Technical details of in vivo microscopy of living mouse cornea will be reported elsewhere (Maurice D, Zhao J, Nagasaki T, manuscript in preparation). The microscope for the histology, a standard upright fluorescence microscope, as described earlier, was used with a 40× water-immersion (numerical aperture [NA], 0.8), a 10× dry (NA, 0.25), and a 4× dry (NA, 0.1) objective. Mice were anesthetized with isoflurane in oxygen. Anesthesia was maintained by supplying steady flow of anesthetic gas to the nose of the mouse through a nose cone. Before microscopic observation, topical xylazine (20 mg/mL in saline) was given to stimulate proptosis of the eye,
16 so that a wide area of the corneal surface, including the limbus, could be observed without forcefully opening the eyelid. In some mice, when the pupil became dilated, 1% pilocarpine was given topically to promote miosis. This was necessary because strong fluorescence from lens GFP interfered with the observation of corneal fluorescence.
To reduce motion blur introduced by the mouse’s breathing, its head was held and immobilized with an upper-jaw clamp, which was then magnetically secured to a mouse holder so that the cornea was positioned directly under, and facing toward, the objective lens. When the 40× objective was used, the cornea was lightly touched with a glass coverslip at the bottom of a conical spacer, which was secured on the microscope’s stage, to suppress eye movements in the z direction. The glass applanation also helped flatten the cornea so that a nearly entire field of observation (430 × 340 μm after digitization) was in focus. The mouse was placed on a platform attached to custom-made gimbals that could be rotated freely in all directions, which facilitated rapid scanning of a wide area of the cornea (Maurice D, Zhao J, Nagasaki T, manuscript in preparation).
Microscopic images were captured with a digital camera (Orca) through a relay zoom lens (0.4× to 2.0×; Carl Zeiss). To minimize phototoxicity to live cells, an illumination source (100-W Hg arc lamp) was operated at 50% or less of its full power. A narrow band-pass excitation filter (480 ± 20 nm; Chroma Technology, Brattleboro, VT) also helped to reduce unnecessary illumination. In addition, a mechanical shutter for the arc light (Uniblitz; Vincent Associates, Rochester, NY) was used to ensure that corneal exposure to light was minimal. The camera and the shutter were synchronously controlled by an image-processing package (Metamorph; Universal Imaging Corp., West Chester, PA), which was also used for postacquisition image processing.

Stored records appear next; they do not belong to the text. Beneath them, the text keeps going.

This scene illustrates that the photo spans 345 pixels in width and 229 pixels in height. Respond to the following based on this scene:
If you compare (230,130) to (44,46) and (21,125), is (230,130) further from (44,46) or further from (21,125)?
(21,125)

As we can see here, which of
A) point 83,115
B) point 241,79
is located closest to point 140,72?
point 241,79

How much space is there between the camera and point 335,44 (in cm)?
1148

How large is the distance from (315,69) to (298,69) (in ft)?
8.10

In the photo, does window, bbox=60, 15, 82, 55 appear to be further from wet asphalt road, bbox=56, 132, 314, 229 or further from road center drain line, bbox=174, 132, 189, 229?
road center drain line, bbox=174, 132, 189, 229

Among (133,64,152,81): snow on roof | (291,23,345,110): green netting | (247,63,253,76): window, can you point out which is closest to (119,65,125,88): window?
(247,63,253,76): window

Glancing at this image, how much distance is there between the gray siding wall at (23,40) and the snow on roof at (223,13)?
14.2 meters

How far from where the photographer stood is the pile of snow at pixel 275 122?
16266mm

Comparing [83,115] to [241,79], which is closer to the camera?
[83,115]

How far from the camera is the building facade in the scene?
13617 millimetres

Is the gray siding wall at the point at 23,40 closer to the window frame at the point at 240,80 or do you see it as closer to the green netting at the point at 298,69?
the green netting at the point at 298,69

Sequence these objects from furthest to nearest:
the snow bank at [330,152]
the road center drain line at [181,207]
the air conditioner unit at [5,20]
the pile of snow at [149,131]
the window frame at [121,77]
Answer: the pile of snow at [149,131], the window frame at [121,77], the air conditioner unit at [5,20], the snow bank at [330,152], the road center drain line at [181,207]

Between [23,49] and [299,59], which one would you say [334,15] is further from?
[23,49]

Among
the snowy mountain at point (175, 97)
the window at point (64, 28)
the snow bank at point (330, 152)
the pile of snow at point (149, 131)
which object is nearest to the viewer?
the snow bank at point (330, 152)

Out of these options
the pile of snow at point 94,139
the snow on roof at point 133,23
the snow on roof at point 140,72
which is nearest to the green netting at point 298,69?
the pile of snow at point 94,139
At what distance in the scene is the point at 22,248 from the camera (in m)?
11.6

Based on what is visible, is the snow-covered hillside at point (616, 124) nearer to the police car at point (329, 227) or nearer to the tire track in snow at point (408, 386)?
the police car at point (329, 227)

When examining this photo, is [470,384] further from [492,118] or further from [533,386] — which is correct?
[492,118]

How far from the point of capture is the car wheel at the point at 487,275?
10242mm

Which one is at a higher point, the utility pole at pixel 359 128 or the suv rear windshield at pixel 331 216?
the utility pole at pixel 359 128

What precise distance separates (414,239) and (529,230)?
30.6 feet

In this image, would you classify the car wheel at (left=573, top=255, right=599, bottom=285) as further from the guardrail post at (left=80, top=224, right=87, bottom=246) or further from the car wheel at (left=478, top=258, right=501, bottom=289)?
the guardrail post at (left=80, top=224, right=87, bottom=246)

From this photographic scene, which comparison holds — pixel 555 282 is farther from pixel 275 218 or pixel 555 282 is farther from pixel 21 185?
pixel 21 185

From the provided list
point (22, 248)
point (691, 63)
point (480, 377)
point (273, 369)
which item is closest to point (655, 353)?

For routine image acquisition, a few images from different angles were taken with a 4× objective with 0.5× zoom , and 5 to 15 overlapping microscopic fields with a 10× objective with 0.5× zoom. In some animals, 10 to 20 overlapping fields were recorded with a 40× objective with 0.5× zoom to document the details of the corneal surface, which allowed analysis of individual epithelial cells. However, the 40× objective was used only sparingly to minimize the possibility of illumination damage to epithelial cells. A wide-field view was reconstructed from the overlapping images (Photoshop; Adobe). With 10× images, only the central one half to one third of each image was used, because the peripheral zone was out of focus. This assured that a reconstructed image was suitable for measurement of actual corneal surface distance. Under these conditions, image resolution was approximately 3.4, 1.3, and 0.33 μm/pixel for images acquired with a 4×, 10×, and 40× objective, respectively.